I believe Rev. Owens makes some good points here as he discusses the importance of not alienating segments of your congregation through your preaching, while not watering down the truth. http://www.slate.com/articles/news_and_politics/faithbased/2017/02/an_episcopal_priest_on_writing_his_first_sermon_of_the_trump_presidency.html
Thanks for raising this issue, Alex. Actually, darn you for raising this issue since it reminds me of my experience of referencing the refugee/immigration issue in my sermon last Sunday!
My current series is called "Practicing Jesus," in which I'm examining the everyday dimensions of Jesus' teachings. My focus last Sunday was the great commandment and the one Jesus said was like it - i.e. love God; love neighbor. In large part due to the Bible study I did in preparation for one of my posts in these forums, in my sermon I chose to reference the refugee/immigration issue through the lens of Leviticus 19.33-34 and its call to love foreigners as yourself.
Following worship, one of the people new to our church told me she had read in her Bible that morning how "a wall had been rebuilt." I knew she was talking about the book of Nehemiah. I also knew that she was connecting Nehemiah's wall with President Trump's proposed wall along the U.S./Mexico border. And I also knew that she had not walked through the line to say hello to me as she always had. Pressure sensors began a low hum.
I got her attention before she and her husband left. At the end of our brief lobby chat, which was friendly and respectful, she said "But you're right," a comment of uncertain meaning about my sermon's engagement with the Leviticus 19 text.
I shot her an email during the week affirming her practice of reading the Bible and her efforts to connect what she read in Scripture with her everyday life. I invited her to contact me if she wanted to talk more about any of the issues that we each had raised. Since neither she nor her husband responds to email messages, it hasn't surprised me that she has yet to respond to my message.

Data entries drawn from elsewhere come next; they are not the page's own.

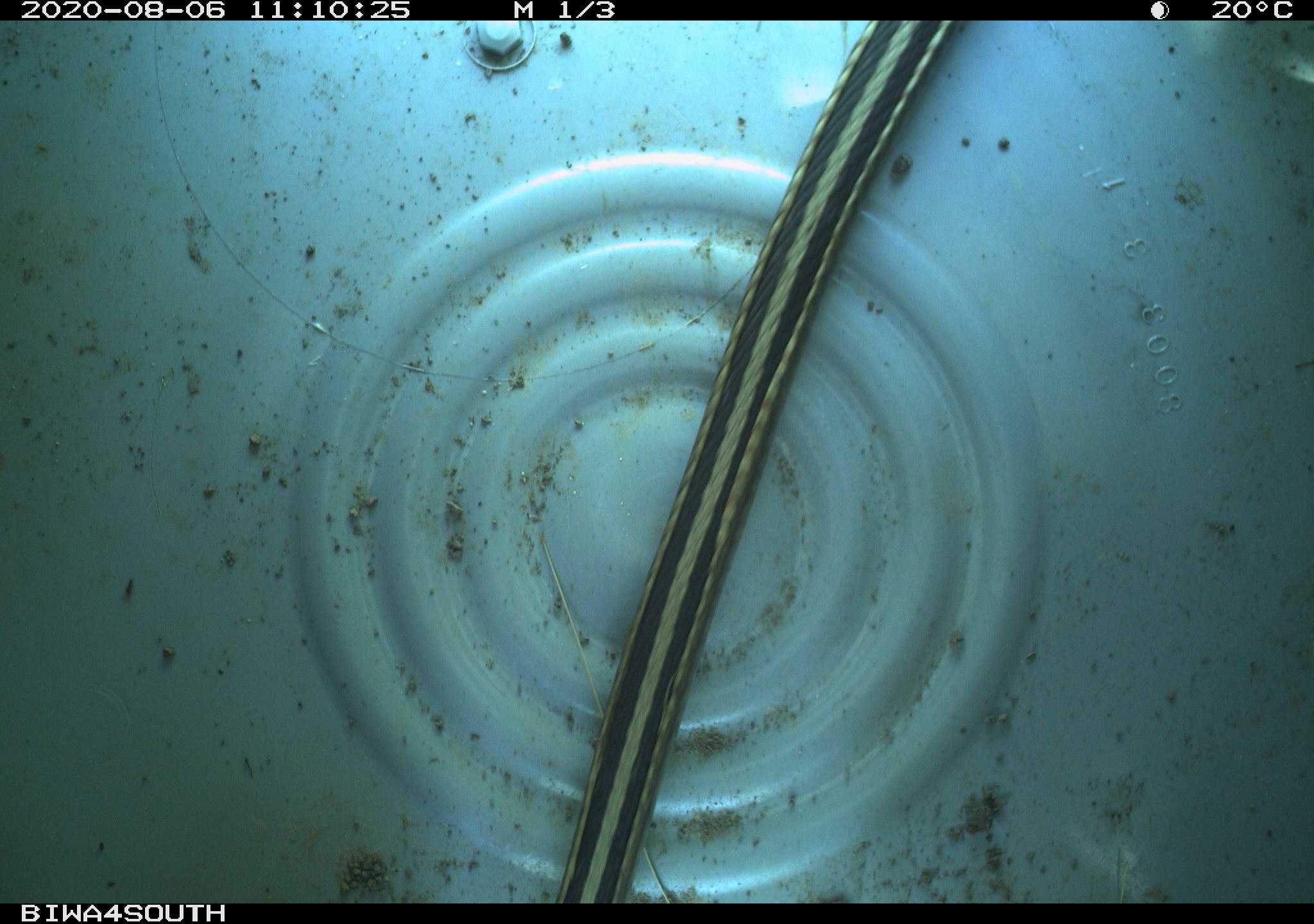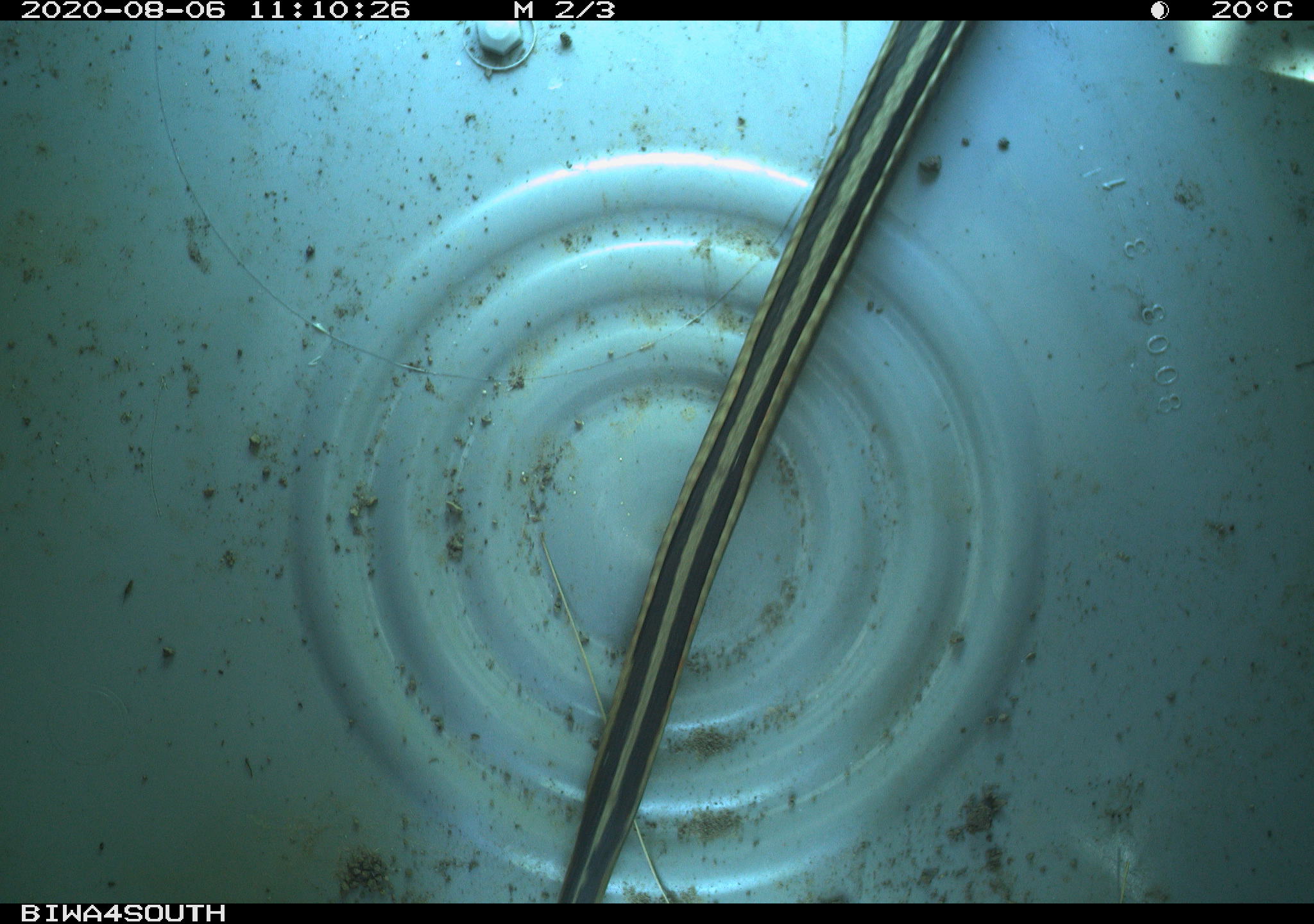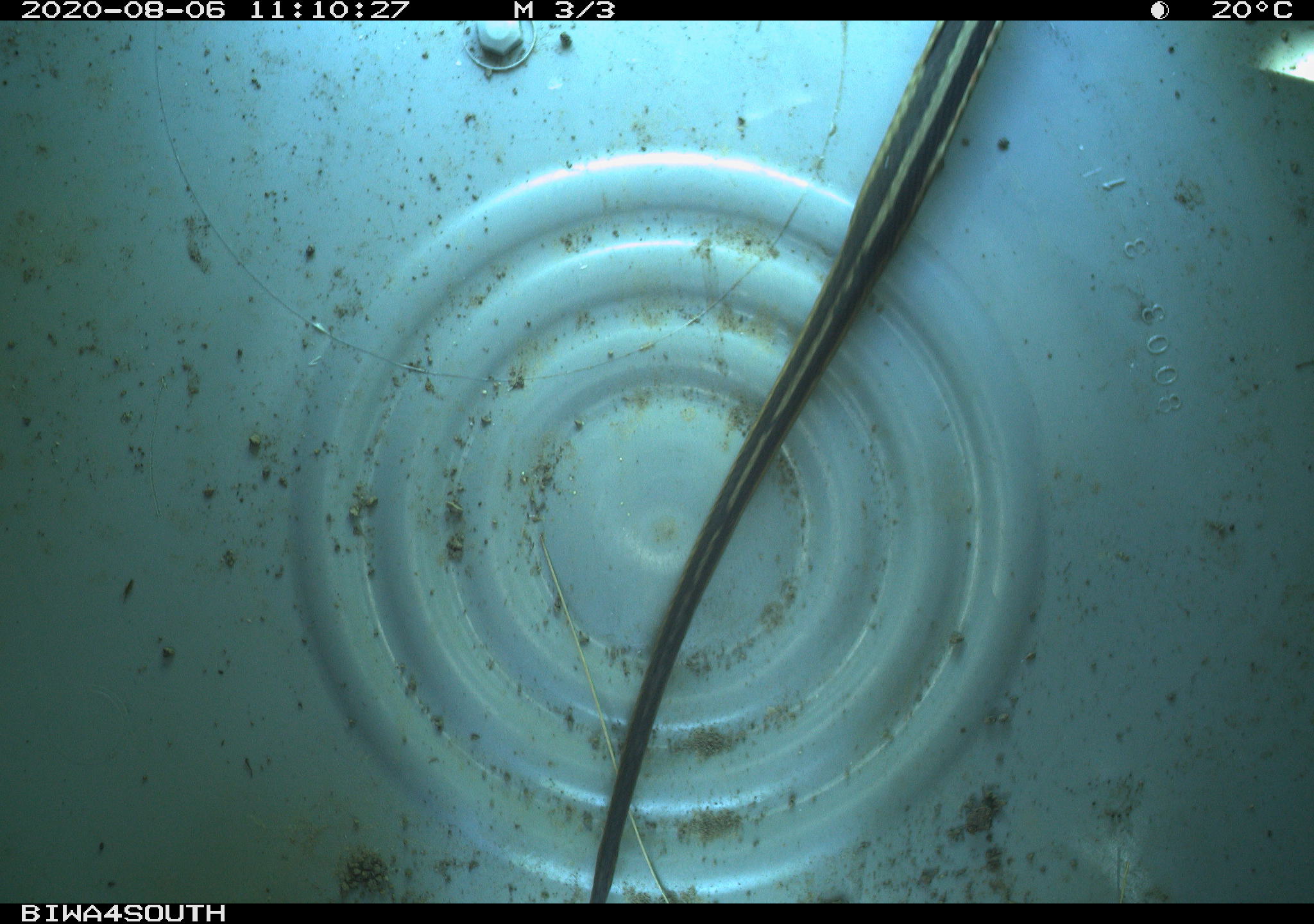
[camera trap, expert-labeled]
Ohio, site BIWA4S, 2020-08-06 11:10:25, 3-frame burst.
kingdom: Animalia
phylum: Chordata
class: Reptilia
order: Squamata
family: Colubridae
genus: Thamnophis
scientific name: Thamnophis sirtalis sirtalis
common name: eastern gartersnake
Eastern gartersnake (Thamnophis sirtalis sirtalis).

In case you or others want know and possibly comment on the way I approached the immigration issue, here's the relevant part of last week's sermon (the "job description" mention came from the sermon's introduction, which set up "Love God; love neighbor" as the job description of Jesus followers):
Our nation is currently in a pointed, passionate, fiery debate over immigrants and refugees. We could talk like politicians about that issue - and bicker and spit at each other - but we’re not politicians. We’re Jesus followers. What’s our rule? Love God; love neighbor. I don’t care about your politics on that issue. I care about your job description. Demand that politicians treat refugees and immigrants the way that loves them as we love ourselves.

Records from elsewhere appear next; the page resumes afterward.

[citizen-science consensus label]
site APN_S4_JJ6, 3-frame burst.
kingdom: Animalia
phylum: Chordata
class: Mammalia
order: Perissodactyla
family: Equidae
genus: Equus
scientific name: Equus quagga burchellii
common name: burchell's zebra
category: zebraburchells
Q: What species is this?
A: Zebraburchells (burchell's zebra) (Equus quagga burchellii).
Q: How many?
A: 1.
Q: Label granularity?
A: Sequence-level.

I am straying into the partisan divide, I know, but I found these verses last night. You can’t tell me you don’t think they belong in the conversation. Leviticus 19.33-34....
Again, I don’t care about your politics. I care about your job description. You have a right to any opinion about any subject. But as a follower of Jesus you have a responsibility to conform your opinions to these four words - love God; love neighbor.
Who’s our neighbor? Ask Jesus. He’ll probably tell you the parable of the good Samaritan. Who was the neighbor in that story? The wounded Jew. For whom was the wounded Jew a neighbor? The Samaritan who tended to him, took him to care, and provided for the cost of that care. The Samaritan loved the foreigner - his enemy - as himself. The Samaritan knew his job description. Make sure you know and follow yours.